2

Найдя в рюкзаке фонарь, я снова подошел к следу. «Если шерп вытянул из лавины рюкзак,- лихорадочно думал я,- значит, он был в своем уме и спокойно мог обернуть ноги носками и тряпками. А если он, к несчастью, потерял разум, то вряд ли бы заинтересовался рюкзаком…»

Взошла луна и осветила морену.

Не торопясь, тщательно я осмотрел следы. Возле берега они были неопределенны, но выше, на свежем сне-гу, выделялись достаточно четко. Они были гораздо крупнее моих, а большой палец странно вывернут в сторону. Кроме того, и это больше всего меня поразило, у пятки можно было проследить два узких треугольных отпечатка, как от пучка волос.

Тут прошел не шерп! И я сразу нашел тому доказательство - там, где идущий попал ногой в расщелину, на камне осталось несколько рыжевато-коричневых волосков. Это мог быть только йети!

Но кто же тогда вытащил из развала рюкзак?

Опять наплыл туман. Окружающее приобрело жутковатый оттенок - гигантские тени, как безмолвные драконы, угрожали мне мягкими распускающимися когтями. Я медленно пошел к ущелью. «За ночь,- думал я,- пока я буду раскапывать шерпа, йети уйдет!..»

Крик, похожий на заунывный стон чайки, донесся издали, сверху. Подняв голову, в неверном свете луны я увидел на каменной глыбе, поднявшейся над ледяным сераком, черную тень и сразу вспомнил бесчисленные истории о черных альпинистах - поморозившихся на ветру. Только высота может уберечь этих несчастных от гангрены и, отверженные, они годами живут на вершинах, желая и боясь оставленного внизу мира.

«Вот один такой»,- подумал я, рассматривая черную тень. Мне даже показалось, что я вижу за его спиной рюкзак. Больше того, блеснуло на секунду острие ледоруба, которым альпинист цеплялся за камни. Я крикнул, на миг поверив иллюзии, и видение сразу исчезло.

«Ночь призраков,- подумал я.- Шерп… Йети… Следы…»

И как бы для того, чтобы окончательно меня запутать, открылся новый след. Он вел от завала к озеру, а потом, не пересекаясь со следом йети, резко уходил в сторону.

Я не мог ошибиться - тут прошел Пасанг. Именно на его ботинках были поставлены острозубые кошки, и именно он, шерп, мог так испугаться снежного человека - тхлох-мунга, как он его называл.

Я настолько устал, что не смог даже обрадоваться. И все же нашел в себе силы проследить след шерпа до самой морены, откуда нетрудно было спуститься в долину, к хижине буддиста-отшельника, у которого мы оставили часть своих вещей.

«Сколько людей,- подумал я,- пытались увидеть хотя бы силуэт йети, найти хотя бы самые ничтожные доказательства его существования! Экспедиции обшаривали пещеры и ледники, исследователи выманивали у тибетских лам странные скальпы, якобы снятые с тхлох-мунга, создавались специальные международные комитеты, но йети не торопился встретиться со своими современниками, и само существование его превращалось в легенду».

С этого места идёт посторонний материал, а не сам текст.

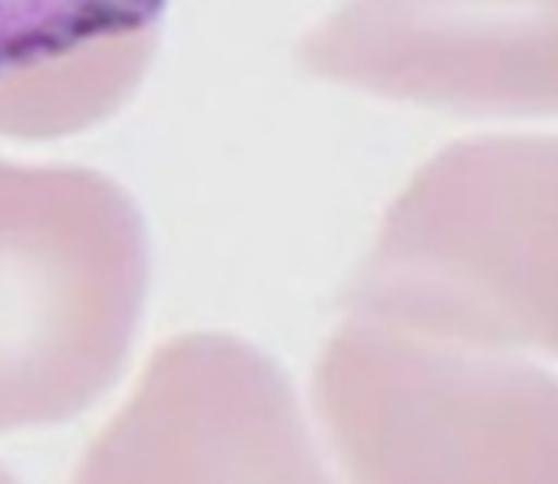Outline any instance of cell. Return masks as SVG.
<instances>
[{"label": "cell", "instance_id": "obj_5", "mask_svg": "<svg viewBox=\"0 0 558 484\" xmlns=\"http://www.w3.org/2000/svg\"><path fill=\"white\" fill-rule=\"evenodd\" d=\"M169 0H0V136L56 142L142 86Z\"/></svg>", "mask_w": 558, "mask_h": 484}, {"label": "cell", "instance_id": "obj_1", "mask_svg": "<svg viewBox=\"0 0 558 484\" xmlns=\"http://www.w3.org/2000/svg\"><path fill=\"white\" fill-rule=\"evenodd\" d=\"M345 316L451 352L556 360V138L437 153L392 203Z\"/></svg>", "mask_w": 558, "mask_h": 484}, {"label": "cell", "instance_id": "obj_3", "mask_svg": "<svg viewBox=\"0 0 558 484\" xmlns=\"http://www.w3.org/2000/svg\"><path fill=\"white\" fill-rule=\"evenodd\" d=\"M315 410L354 482L556 479V379L534 360L459 354L345 316Z\"/></svg>", "mask_w": 558, "mask_h": 484}, {"label": "cell", "instance_id": "obj_4", "mask_svg": "<svg viewBox=\"0 0 558 484\" xmlns=\"http://www.w3.org/2000/svg\"><path fill=\"white\" fill-rule=\"evenodd\" d=\"M299 64L459 117H550L556 0H345L304 36Z\"/></svg>", "mask_w": 558, "mask_h": 484}, {"label": "cell", "instance_id": "obj_2", "mask_svg": "<svg viewBox=\"0 0 558 484\" xmlns=\"http://www.w3.org/2000/svg\"><path fill=\"white\" fill-rule=\"evenodd\" d=\"M147 291V225L117 180L0 161V435L89 410L131 358Z\"/></svg>", "mask_w": 558, "mask_h": 484}]
</instances>
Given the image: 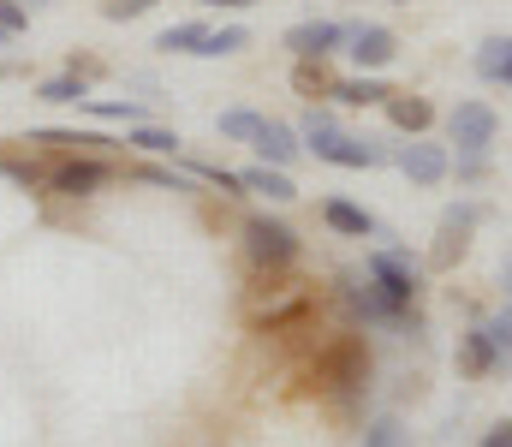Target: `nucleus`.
Masks as SVG:
<instances>
[{"instance_id":"26","label":"nucleus","mask_w":512,"mask_h":447,"mask_svg":"<svg viewBox=\"0 0 512 447\" xmlns=\"http://www.w3.org/2000/svg\"><path fill=\"white\" fill-rule=\"evenodd\" d=\"M155 0H102V18H114V24H126V18H143Z\"/></svg>"},{"instance_id":"10","label":"nucleus","mask_w":512,"mask_h":447,"mask_svg":"<svg viewBox=\"0 0 512 447\" xmlns=\"http://www.w3.org/2000/svg\"><path fill=\"white\" fill-rule=\"evenodd\" d=\"M477 227V203H459V209H447L441 215V245H435V263L447 269L453 257H465V233Z\"/></svg>"},{"instance_id":"16","label":"nucleus","mask_w":512,"mask_h":447,"mask_svg":"<svg viewBox=\"0 0 512 447\" xmlns=\"http://www.w3.org/2000/svg\"><path fill=\"white\" fill-rule=\"evenodd\" d=\"M203 36H209V24L185 18V24H167V30L155 36V48H161V54H197V48H203Z\"/></svg>"},{"instance_id":"23","label":"nucleus","mask_w":512,"mask_h":447,"mask_svg":"<svg viewBox=\"0 0 512 447\" xmlns=\"http://www.w3.org/2000/svg\"><path fill=\"white\" fill-rule=\"evenodd\" d=\"M256 126H262V114H251V108H227V114H221V138H239V144H251Z\"/></svg>"},{"instance_id":"20","label":"nucleus","mask_w":512,"mask_h":447,"mask_svg":"<svg viewBox=\"0 0 512 447\" xmlns=\"http://www.w3.org/2000/svg\"><path fill=\"white\" fill-rule=\"evenodd\" d=\"M334 96H340L346 108H370V102H387L393 90L376 84V78H346V84H334Z\"/></svg>"},{"instance_id":"25","label":"nucleus","mask_w":512,"mask_h":447,"mask_svg":"<svg viewBox=\"0 0 512 447\" xmlns=\"http://www.w3.org/2000/svg\"><path fill=\"white\" fill-rule=\"evenodd\" d=\"M84 108H90V114H102V120H126V126L143 120V114H137V102H96V96H84Z\"/></svg>"},{"instance_id":"7","label":"nucleus","mask_w":512,"mask_h":447,"mask_svg":"<svg viewBox=\"0 0 512 447\" xmlns=\"http://www.w3.org/2000/svg\"><path fill=\"white\" fill-rule=\"evenodd\" d=\"M340 42H346V24H328V18H310V24H292L286 30V48L298 60H328Z\"/></svg>"},{"instance_id":"6","label":"nucleus","mask_w":512,"mask_h":447,"mask_svg":"<svg viewBox=\"0 0 512 447\" xmlns=\"http://www.w3.org/2000/svg\"><path fill=\"white\" fill-rule=\"evenodd\" d=\"M108 161H96V155H72V161H60L54 173H48V185L60 191V197H90V191H102L108 185Z\"/></svg>"},{"instance_id":"17","label":"nucleus","mask_w":512,"mask_h":447,"mask_svg":"<svg viewBox=\"0 0 512 447\" xmlns=\"http://www.w3.org/2000/svg\"><path fill=\"white\" fill-rule=\"evenodd\" d=\"M477 72H483V78H495V84H507V72H512V36H489V42L477 48Z\"/></svg>"},{"instance_id":"4","label":"nucleus","mask_w":512,"mask_h":447,"mask_svg":"<svg viewBox=\"0 0 512 447\" xmlns=\"http://www.w3.org/2000/svg\"><path fill=\"white\" fill-rule=\"evenodd\" d=\"M316 376L328 382V388H340V394H352L364 376H370V352H364V340L358 334H346V340H334L328 346V358L316 364Z\"/></svg>"},{"instance_id":"14","label":"nucleus","mask_w":512,"mask_h":447,"mask_svg":"<svg viewBox=\"0 0 512 447\" xmlns=\"http://www.w3.org/2000/svg\"><path fill=\"white\" fill-rule=\"evenodd\" d=\"M239 185H245V191H262L268 203H292V197H298V185L286 179V167H268V161H262V167H245Z\"/></svg>"},{"instance_id":"13","label":"nucleus","mask_w":512,"mask_h":447,"mask_svg":"<svg viewBox=\"0 0 512 447\" xmlns=\"http://www.w3.org/2000/svg\"><path fill=\"white\" fill-rule=\"evenodd\" d=\"M459 364H465V376H489V370L501 364V346H495V334H489V328H471V334L459 340Z\"/></svg>"},{"instance_id":"33","label":"nucleus","mask_w":512,"mask_h":447,"mask_svg":"<svg viewBox=\"0 0 512 447\" xmlns=\"http://www.w3.org/2000/svg\"><path fill=\"white\" fill-rule=\"evenodd\" d=\"M24 6H48V0H24Z\"/></svg>"},{"instance_id":"9","label":"nucleus","mask_w":512,"mask_h":447,"mask_svg":"<svg viewBox=\"0 0 512 447\" xmlns=\"http://www.w3.org/2000/svg\"><path fill=\"white\" fill-rule=\"evenodd\" d=\"M399 167L411 185H441L447 179V149L441 144H405L399 149Z\"/></svg>"},{"instance_id":"28","label":"nucleus","mask_w":512,"mask_h":447,"mask_svg":"<svg viewBox=\"0 0 512 447\" xmlns=\"http://www.w3.org/2000/svg\"><path fill=\"white\" fill-rule=\"evenodd\" d=\"M483 328L495 334V346H501V352H512V310H501V316H495V322H483Z\"/></svg>"},{"instance_id":"30","label":"nucleus","mask_w":512,"mask_h":447,"mask_svg":"<svg viewBox=\"0 0 512 447\" xmlns=\"http://www.w3.org/2000/svg\"><path fill=\"white\" fill-rule=\"evenodd\" d=\"M483 447H512V424H495V430H489V442Z\"/></svg>"},{"instance_id":"8","label":"nucleus","mask_w":512,"mask_h":447,"mask_svg":"<svg viewBox=\"0 0 512 447\" xmlns=\"http://www.w3.org/2000/svg\"><path fill=\"white\" fill-rule=\"evenodd\" d=\"M346 54L364 66V72H376V66H387L393 54H399V42H393V30H382V24H358V30H346Z\"/></svg>"},{"instance_id":"21","label":"nucleus","mask_w":512,"mask_h":447,"mask_svg":"<svg viewBox=\"0 0 512 447\" xmlns=\"http://www.w3.org/2000/svg\"><path fill=\"white\" fill-rule=\"evenodd\" d=\"M126 144L149 149V155H179V132H167V126H131Z\"/></svg>"},{"instance_id":"35","label":"nucleus","mask_w":512,"mask_h":447,"mask_svg":"<svg viewBox=\"0 0 512 447\" xmlns=\"http://www.w3.org/2000/svg\"><path fill=\"white\" fill-rule=\"evenodd\" d=\"M507 84H512V72H507Z\"/></svg>"},{"instance_id":"34","label":"nucleus","mask_w":512,"mask_h":447,"mask_svg":"<svg viewBox=\"0 0 512 447\" xmlns=\"http://www.w3.org/2000/svg\"><path fill=\"white\" fill-rule=\"evenodd\" d=\"M0 42H6V30H0Z\"/></svg>"},{"instance_id":"12","label":"nucleus","mask_w":512,"mask_h":447,"mask_svg":"<svg viewBox=\"0 0 512 447\" xmlns=\"http://www.w3.org/2000/svg\"><path fill=\"white\" fill-rule=\"evenodd\" d=\"M322 221H328L334 233H346V239H370V233H376V215L358 209V203H346V197H328V203H322Z\"/></svg>"},{"instance_id":"3","label":"nucleus","mask_w":512,"mask_h":447,"mask_svg":"<svg viewBox=\"0 0 512 447\" xmlns=\"http://www.w3.org/2000/svg\"><path fill=\"white\" fill-rule=\"evenodd\" d=\"M245 251H251L256 269H292V263H298V233H292L286 221L251 215V221H245Z\"/></svg>"},{"instance_id":"1","label":"nucleus","mask_w":512,"mask_h":447,"mask_svg":"<svg viewBox=\"0 0 512 447\" xmlns=\"http://www.w3.org/2000/svg\"><path fill=\"white\" fill-rule=\"evenodd\" d=\"M304 144L316 149L322 161H334V167H376V161H382V149L364 144V138H352V132H340L322 108L304 120Z\"/></svg>"},{"instance_id":"15","label":"nucleus","mask_w":512,"mask_h":447,"mask_svg":"<svg viewBox=\"0 0 512 447\" xmlns=\"http://www.w3.org/2000/svg\"><path fill=\"white\" fill-rule=\"evenodd\" d=\"M382 108H387V120H393L399 132H423V126L435 120V108H429L423 96H387Z\"/></svg>"},{"instance_id":"22","label":"nucleus","mask_w":512,"mask_h":447,"mask_svg":"<svg viewBox=\"0 0 512 447\" xmlns=\"http://www.w3.org/2000/svg\"><path fill=\"white\" fill-rule=\"evenodd\" d=\"M364 447H411V430H405L399 418H376V424L364 430Z\"/></svg>"},{"instance_id":"32","label":"nucleus","mask_w":512,"mask_h":447,"mask_svg":"<svg viewBox=\"0 0 512 447\" xmlns=\"http://www.w3.org/2000/svg\"><path fill=\"white\" fill-rule=\"evenodd\" d=\"M203 6H233L239 12V6H256V0H203Z\"/></svg>"},{"instance_id":"5","label":"nucleus","mask_w":512,"mask_h":447,"mask_svg":"<svg viewBox=\"0 0 512 447\" xmlns=\"http://www.w3.org/2000/svg\"><path fill=\"white\" fill-rule=\"evenodd\" d=\"M453 144H459V155H489V144H495V108L489 102H459L453 108Z\"/></svg>"},{"instance_id":"18","label":"nucleus","mask_w":512,"mask_h":447,"mask_svg":"<svg viewBox=\"0 0 512 447\" xmlns=\"http://www.w3.org/2000/svg\"><path fill=\"white\" fill-rule=\"evenodd\" d=\"M239 48H251V30H245V24H227V30H209L197 54H203V60H221V54H239Z\"/></svg>"},{"instance_id":"19","label":"nucleus","mask_w":512,"mask_h":447,"mask_svg":"<svg viewBox=\"0 0 512 447\" xmlns=\"http://www.w3.org/2000/svg\"><path fill=\"white\" fill-rule=\"evenodd\" d=\"M36 96H42V102H78V108H84L90 90H84V72H60V78H42Z\"/></svg>"},{"instance_id":"31","label":"nucleus","mask_w":512,"mask_h":447,"mask_svg":"<svg viewBox=\"0 0 512 447\" xmlns=\"http://www.w3.org/2000/svg\"><path fill=\"white\" fill-rule=\"evenodd\" d=\"M501 287H507V298H512V251H507V263H501Z\"/></svg>"},{"instance_id":"27","label":"nucleus","mask_w":512,"mask_h":447,"mask_svg":"<svg viewBox=\"0 0 512 447\" xmlns=\"http://www.w3.org/2000/svg\"><path fill=\"white\" fill-rule=\"evenodd\" d=\"M24 24H30V12H24V0H0V30H6V36H18Z\"/></svg>"},{"instance_id":"24","label":"nucleus","mask_w":512,"mask_h":447,"mask_svg":"<svg viewBox=\"0 0 512 447\" xmlns=\"http://www.w3.org/2000/svg\"><path fill=\"white\" fill-rule=\"evenodd\" d=\"M298 90H304V96H316V90H322V96H334V84H328L322 60H298Z\"/></svg>"},{"instance_id":"2","label":"nucleus","mask_w":512,"mask_h":447,"mask_svg":"<svg viewBox=\"0 0 512 447\" xmlns=\"http://www.w3.org/2000/svg\"><path fill=\"white\" fill-rule=\"evenodd\" d=\"M370 281H376V293L387 304H399V310H411V298L423 287V263L411 257V251H370Z\"/></svg>"},{"instance_id":"11","label":"nucleus","mask_w":512,"mask_h":447,"mask_svg":"<svg viewBox=\"0 0 512 447\" xmlns=\"http://www.w3.org/2000/svg\"><path fill=\"white\" fill-rule=\"evenodd\" d=\"M251 144H256V155H262L268 167H292V161H298V132L280 126V120H262Z\"/></svg>"},{"instance_id":"29","label":"nucleus","mask_w":512,"mask_h":447,"mask_svg":"<svg viewBox=\"0 0 512 447\" xmlns=\"http://www.w3.org/2000/svg\"><path fill=\"white\" fill-rule=\"evenodd\" d=\"M489 173V155H459V179H483Z\"/></svg>"}]
</instances>
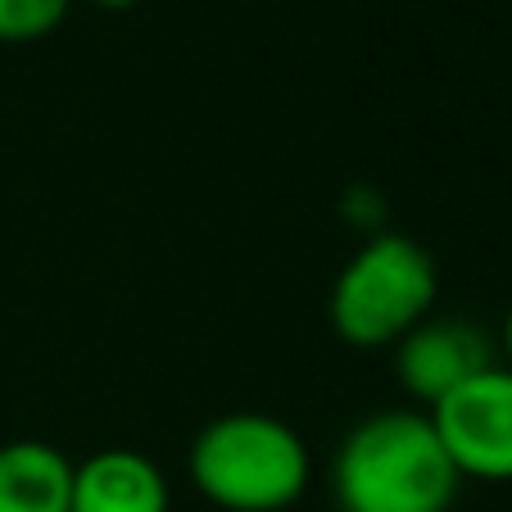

Я прошел около коша. Это непальская мера длины, и равняется она примерно двум милям. Однако местные жители обращаются с кошем весьма произвольно: когда они говорят, что до цели остается два или три коша, это не означает, что вам придется пройти четыре или шесть миль; нет, просто вас ожидает достаточно долгий путь… И сейчас, когда я сказал, что прошел около коша, это означало лишь то, что я настолько устал, что не мог уже ориентироваться в пространстве.

Далекие вершины, затопленные лунным светом, курились. Могла налететь метель, но в это пока не верилось- так тихо, так пустынно было кругом.

Тихо?

Я прислушался…

Странный звук, будто за ближайшим сераком что-то упало, удивил меня.

А потом я услышал кашель.

Я онемел. Но кашель мне не послышался, он повторился вновь.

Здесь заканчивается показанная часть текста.